(Work to complete):
Please state the depth the text on Maltese seabed studies gives as the limit for safe diving with normal SCUBA techniques.

The sublittoral marine benthic assemblages of the Maltese Islands have only recently started being investigated. All these studies were made using SCUBA. Therefore, practically all work has focused on the infralittoral, mainly at depths not exceeding 40m, which is the limit for safe diving using normal SCUBA techniques. The scanty data on the lower infralittoral and circalittoral biotic assemblages which is available is mainly descriptive and is based on studies carried out more than a century ago and on the more or less casual observations of sports divers and fishermen. This present project aims to investigate the deeper water benthic assemblages of the Maltese Islands and involves the following main tasks:

(i) Mapping of the bottom types present in selected areas of deeper water. This will focus on areas of the seabed that have not been previously investigated scientifically.
(ii) Drawing up of an inventory of the biota and the biotic assemblages present.

(Raw data):
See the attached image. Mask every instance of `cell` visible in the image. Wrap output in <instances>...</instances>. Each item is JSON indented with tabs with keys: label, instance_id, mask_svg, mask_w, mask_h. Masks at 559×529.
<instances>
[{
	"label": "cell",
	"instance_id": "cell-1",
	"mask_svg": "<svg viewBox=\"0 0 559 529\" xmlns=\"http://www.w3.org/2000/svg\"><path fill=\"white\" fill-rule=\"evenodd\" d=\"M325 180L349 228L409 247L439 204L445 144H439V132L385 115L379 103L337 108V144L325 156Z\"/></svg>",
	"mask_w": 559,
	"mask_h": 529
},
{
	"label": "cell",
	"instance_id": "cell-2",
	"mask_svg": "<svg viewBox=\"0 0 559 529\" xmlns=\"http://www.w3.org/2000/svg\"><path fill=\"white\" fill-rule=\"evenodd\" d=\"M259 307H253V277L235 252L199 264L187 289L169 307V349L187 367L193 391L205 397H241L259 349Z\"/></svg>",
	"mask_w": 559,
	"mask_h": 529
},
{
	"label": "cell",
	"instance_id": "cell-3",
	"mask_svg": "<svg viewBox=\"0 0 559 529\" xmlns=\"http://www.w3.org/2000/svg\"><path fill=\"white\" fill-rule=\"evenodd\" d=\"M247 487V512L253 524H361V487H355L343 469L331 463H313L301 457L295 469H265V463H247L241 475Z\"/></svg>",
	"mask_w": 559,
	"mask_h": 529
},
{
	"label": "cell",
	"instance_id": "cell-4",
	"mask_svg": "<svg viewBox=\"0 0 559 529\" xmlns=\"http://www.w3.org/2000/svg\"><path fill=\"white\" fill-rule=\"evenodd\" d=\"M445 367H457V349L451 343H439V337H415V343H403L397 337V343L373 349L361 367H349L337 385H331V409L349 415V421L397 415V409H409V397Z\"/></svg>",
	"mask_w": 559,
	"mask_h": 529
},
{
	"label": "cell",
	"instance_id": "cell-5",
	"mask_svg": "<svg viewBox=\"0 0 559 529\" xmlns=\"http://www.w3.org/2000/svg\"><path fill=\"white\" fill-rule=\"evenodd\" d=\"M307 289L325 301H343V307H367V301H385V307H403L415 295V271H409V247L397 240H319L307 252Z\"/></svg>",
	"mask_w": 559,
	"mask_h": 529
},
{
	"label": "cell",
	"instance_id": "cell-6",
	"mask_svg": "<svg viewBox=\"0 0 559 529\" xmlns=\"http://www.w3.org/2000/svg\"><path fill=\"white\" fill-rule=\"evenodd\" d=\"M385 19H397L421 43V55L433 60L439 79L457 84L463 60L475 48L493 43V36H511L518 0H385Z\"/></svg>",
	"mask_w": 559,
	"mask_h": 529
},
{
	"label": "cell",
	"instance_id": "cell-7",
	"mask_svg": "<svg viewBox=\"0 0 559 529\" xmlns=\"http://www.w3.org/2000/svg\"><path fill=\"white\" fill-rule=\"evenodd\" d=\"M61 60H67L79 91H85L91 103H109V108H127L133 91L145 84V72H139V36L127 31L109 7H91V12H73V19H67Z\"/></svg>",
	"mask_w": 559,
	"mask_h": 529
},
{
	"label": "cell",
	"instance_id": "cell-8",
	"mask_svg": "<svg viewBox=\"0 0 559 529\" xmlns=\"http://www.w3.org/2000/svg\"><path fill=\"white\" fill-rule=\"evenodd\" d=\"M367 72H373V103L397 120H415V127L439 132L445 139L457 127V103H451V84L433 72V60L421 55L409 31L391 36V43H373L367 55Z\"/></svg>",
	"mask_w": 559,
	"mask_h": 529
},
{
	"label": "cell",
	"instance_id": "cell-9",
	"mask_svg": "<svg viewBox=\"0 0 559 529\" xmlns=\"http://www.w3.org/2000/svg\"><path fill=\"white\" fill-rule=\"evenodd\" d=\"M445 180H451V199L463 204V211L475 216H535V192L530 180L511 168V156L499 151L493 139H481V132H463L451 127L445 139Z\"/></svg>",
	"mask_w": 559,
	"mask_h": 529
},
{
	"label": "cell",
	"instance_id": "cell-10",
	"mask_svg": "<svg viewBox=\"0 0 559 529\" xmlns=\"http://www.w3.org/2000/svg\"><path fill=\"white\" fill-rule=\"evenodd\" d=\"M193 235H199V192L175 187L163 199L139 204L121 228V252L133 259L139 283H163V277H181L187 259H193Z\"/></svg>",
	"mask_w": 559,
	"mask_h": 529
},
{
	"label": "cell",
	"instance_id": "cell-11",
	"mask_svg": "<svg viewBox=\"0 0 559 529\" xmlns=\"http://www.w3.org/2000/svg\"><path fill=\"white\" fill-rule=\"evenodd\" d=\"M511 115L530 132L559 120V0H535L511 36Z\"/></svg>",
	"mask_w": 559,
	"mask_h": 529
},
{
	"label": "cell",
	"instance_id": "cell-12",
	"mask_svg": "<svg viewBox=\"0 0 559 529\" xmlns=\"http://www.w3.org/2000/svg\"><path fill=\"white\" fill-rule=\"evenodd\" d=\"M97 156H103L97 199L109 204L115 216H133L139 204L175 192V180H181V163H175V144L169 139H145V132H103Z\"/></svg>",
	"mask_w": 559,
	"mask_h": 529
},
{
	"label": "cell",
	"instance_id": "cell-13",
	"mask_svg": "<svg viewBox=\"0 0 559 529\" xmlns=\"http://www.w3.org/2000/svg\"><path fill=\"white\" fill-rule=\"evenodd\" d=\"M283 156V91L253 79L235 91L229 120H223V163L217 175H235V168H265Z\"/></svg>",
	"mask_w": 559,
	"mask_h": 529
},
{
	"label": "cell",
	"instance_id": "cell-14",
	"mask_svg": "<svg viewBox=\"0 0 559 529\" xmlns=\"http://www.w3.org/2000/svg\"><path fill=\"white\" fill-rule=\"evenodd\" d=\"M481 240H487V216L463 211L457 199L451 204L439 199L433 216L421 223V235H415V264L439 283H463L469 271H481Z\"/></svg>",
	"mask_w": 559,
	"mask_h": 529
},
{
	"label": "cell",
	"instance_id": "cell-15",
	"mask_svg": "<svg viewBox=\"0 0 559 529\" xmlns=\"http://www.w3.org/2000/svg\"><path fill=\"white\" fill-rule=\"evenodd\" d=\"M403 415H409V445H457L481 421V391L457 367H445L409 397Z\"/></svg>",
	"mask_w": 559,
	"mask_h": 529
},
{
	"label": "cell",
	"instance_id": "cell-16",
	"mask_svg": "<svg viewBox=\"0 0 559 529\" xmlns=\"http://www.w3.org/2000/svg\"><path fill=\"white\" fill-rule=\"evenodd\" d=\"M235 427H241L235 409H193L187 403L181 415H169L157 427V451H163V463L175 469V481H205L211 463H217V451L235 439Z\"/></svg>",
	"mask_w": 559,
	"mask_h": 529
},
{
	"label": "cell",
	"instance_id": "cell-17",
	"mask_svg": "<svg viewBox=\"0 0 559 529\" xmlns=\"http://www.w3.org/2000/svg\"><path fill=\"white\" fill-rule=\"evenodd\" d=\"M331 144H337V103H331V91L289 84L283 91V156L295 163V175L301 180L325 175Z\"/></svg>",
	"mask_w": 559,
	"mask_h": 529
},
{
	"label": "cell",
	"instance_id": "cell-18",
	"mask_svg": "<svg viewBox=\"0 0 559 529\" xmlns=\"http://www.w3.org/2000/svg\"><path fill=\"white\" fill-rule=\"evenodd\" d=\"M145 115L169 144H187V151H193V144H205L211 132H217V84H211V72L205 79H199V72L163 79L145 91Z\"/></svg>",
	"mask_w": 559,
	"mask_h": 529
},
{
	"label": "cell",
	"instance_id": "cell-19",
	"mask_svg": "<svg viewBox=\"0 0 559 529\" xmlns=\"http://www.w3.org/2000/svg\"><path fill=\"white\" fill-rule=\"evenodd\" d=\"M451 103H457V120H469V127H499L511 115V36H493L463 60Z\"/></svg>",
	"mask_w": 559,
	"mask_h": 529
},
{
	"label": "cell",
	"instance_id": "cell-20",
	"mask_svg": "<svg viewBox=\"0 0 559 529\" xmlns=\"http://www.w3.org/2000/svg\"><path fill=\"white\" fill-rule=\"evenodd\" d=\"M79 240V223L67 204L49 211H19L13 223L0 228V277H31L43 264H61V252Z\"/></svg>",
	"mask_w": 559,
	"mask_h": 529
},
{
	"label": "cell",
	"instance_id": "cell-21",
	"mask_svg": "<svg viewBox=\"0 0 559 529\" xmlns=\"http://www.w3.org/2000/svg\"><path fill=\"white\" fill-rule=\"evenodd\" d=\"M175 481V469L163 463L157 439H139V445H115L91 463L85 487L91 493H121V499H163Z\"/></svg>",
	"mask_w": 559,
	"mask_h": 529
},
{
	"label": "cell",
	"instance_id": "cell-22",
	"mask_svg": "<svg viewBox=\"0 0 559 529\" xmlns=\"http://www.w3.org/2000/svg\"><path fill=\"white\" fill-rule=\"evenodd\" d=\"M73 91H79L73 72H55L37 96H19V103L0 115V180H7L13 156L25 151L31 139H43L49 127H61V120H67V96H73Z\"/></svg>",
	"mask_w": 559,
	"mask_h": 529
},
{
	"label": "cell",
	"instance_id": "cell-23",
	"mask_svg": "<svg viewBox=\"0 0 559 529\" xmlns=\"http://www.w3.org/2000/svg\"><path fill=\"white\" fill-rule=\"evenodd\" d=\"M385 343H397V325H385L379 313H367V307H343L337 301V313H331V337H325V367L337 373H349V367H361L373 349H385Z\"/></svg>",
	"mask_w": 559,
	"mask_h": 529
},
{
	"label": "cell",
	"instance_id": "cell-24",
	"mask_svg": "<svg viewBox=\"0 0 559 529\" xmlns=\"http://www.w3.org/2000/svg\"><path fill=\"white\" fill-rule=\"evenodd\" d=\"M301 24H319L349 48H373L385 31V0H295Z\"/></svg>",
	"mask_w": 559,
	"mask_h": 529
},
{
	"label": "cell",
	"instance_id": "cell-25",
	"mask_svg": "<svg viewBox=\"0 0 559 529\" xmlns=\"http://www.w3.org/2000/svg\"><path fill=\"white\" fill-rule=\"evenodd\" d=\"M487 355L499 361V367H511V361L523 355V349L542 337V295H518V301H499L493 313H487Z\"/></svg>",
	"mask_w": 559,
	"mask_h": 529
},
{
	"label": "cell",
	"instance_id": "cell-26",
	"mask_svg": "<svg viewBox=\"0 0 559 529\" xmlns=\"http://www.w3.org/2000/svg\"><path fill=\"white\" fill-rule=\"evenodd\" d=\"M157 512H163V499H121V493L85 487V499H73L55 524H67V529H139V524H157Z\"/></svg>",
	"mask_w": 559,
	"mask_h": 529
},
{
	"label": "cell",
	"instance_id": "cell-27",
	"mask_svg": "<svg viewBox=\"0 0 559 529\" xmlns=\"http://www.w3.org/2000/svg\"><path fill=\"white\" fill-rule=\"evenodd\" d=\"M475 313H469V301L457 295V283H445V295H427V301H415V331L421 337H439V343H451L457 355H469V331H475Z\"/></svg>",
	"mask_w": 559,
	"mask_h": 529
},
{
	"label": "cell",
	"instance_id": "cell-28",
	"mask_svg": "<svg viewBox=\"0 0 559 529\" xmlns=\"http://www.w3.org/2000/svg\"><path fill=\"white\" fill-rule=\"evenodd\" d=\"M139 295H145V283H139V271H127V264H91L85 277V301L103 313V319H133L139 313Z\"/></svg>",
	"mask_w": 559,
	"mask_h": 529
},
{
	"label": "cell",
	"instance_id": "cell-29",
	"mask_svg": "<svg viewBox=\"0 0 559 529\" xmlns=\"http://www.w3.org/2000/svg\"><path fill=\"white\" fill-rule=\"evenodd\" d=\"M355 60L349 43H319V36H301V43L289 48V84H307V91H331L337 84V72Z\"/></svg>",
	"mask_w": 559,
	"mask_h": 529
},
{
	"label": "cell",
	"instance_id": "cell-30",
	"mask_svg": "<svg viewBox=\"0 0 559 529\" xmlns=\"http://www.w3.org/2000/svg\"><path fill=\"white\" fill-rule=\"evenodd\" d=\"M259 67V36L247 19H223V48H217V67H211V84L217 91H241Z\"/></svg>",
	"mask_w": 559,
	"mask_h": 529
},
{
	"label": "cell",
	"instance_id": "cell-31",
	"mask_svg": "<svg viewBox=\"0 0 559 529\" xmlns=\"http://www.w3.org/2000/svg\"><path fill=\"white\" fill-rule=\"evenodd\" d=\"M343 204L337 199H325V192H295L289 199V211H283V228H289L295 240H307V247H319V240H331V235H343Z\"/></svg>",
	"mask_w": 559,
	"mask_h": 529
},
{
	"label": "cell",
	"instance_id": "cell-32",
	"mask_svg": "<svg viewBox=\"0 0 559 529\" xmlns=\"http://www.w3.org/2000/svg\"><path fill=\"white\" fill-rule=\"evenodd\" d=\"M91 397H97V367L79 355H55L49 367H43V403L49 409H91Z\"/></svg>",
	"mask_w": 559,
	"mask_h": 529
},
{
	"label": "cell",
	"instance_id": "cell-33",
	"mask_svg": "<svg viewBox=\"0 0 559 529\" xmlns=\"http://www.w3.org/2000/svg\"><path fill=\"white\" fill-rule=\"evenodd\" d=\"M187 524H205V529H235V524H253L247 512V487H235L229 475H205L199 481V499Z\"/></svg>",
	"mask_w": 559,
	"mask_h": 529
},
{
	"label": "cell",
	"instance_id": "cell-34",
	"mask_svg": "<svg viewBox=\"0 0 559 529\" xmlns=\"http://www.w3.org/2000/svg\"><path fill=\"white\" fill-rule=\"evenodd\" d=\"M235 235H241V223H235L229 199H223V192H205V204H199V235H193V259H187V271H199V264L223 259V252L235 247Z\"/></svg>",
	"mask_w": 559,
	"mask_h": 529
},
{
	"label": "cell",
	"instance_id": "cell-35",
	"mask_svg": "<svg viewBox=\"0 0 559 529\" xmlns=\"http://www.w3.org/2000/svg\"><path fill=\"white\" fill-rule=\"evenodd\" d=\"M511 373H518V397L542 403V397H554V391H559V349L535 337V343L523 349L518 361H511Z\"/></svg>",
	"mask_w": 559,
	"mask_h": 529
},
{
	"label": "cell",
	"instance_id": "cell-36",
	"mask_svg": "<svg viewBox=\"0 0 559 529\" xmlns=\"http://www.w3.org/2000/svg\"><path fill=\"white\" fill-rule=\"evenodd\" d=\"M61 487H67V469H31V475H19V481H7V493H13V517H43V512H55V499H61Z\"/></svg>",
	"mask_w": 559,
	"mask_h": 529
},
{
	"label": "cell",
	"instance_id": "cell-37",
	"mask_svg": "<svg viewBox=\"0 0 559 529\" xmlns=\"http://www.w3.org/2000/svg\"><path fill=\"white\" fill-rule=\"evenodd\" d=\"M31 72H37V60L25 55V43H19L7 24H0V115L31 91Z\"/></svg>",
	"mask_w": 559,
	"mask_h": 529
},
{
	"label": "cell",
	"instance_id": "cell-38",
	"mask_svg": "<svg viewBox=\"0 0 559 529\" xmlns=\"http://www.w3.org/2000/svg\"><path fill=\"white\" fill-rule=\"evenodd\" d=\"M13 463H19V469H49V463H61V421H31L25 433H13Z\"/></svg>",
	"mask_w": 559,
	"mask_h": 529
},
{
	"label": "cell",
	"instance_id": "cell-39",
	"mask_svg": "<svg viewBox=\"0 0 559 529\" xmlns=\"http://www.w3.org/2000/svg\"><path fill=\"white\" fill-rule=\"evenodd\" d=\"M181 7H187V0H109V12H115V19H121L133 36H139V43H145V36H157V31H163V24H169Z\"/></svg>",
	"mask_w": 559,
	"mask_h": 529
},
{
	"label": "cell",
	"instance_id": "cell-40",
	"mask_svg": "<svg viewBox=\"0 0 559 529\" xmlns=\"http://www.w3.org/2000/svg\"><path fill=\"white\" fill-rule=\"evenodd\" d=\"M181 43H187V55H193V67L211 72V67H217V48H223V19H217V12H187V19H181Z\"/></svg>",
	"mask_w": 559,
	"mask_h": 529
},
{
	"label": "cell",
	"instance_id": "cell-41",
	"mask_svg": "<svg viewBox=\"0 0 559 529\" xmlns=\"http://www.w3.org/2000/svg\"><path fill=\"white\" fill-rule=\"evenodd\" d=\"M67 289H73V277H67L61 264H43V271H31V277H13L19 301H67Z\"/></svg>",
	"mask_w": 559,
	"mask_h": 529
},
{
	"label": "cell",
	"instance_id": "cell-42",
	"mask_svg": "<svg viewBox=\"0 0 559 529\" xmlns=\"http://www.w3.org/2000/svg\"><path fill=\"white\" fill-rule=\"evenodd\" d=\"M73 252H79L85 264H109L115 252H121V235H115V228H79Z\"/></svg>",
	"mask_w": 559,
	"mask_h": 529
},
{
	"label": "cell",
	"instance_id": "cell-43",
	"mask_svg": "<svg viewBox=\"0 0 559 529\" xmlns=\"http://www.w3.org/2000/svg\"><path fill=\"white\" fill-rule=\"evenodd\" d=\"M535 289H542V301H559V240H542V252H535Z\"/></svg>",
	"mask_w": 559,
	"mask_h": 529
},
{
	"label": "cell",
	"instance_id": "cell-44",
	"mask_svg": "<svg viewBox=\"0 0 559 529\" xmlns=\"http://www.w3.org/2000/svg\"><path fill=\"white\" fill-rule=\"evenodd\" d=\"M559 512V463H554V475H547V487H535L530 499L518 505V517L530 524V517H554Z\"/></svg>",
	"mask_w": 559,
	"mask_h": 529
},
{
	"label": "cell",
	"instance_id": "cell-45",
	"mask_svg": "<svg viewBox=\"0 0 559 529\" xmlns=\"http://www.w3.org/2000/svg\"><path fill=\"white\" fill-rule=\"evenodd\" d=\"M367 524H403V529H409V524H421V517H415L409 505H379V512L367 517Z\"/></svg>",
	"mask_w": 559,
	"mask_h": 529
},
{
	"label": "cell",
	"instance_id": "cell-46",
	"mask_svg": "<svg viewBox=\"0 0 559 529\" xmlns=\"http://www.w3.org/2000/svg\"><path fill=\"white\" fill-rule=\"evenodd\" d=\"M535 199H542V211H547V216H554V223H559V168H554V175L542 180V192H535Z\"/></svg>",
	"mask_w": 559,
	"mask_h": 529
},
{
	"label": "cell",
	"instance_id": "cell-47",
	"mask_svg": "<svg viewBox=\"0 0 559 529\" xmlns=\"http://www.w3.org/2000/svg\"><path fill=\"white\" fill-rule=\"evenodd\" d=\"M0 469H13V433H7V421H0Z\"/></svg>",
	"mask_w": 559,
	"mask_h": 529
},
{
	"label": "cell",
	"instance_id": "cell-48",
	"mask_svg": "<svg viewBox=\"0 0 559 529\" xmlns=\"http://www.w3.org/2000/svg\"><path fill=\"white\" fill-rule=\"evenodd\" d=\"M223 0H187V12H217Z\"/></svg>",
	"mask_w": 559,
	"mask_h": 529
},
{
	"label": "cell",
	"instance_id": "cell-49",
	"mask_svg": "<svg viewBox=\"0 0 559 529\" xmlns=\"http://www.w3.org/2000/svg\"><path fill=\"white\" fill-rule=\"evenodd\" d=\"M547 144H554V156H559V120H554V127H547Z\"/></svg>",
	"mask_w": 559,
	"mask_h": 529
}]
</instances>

(Response area):
40m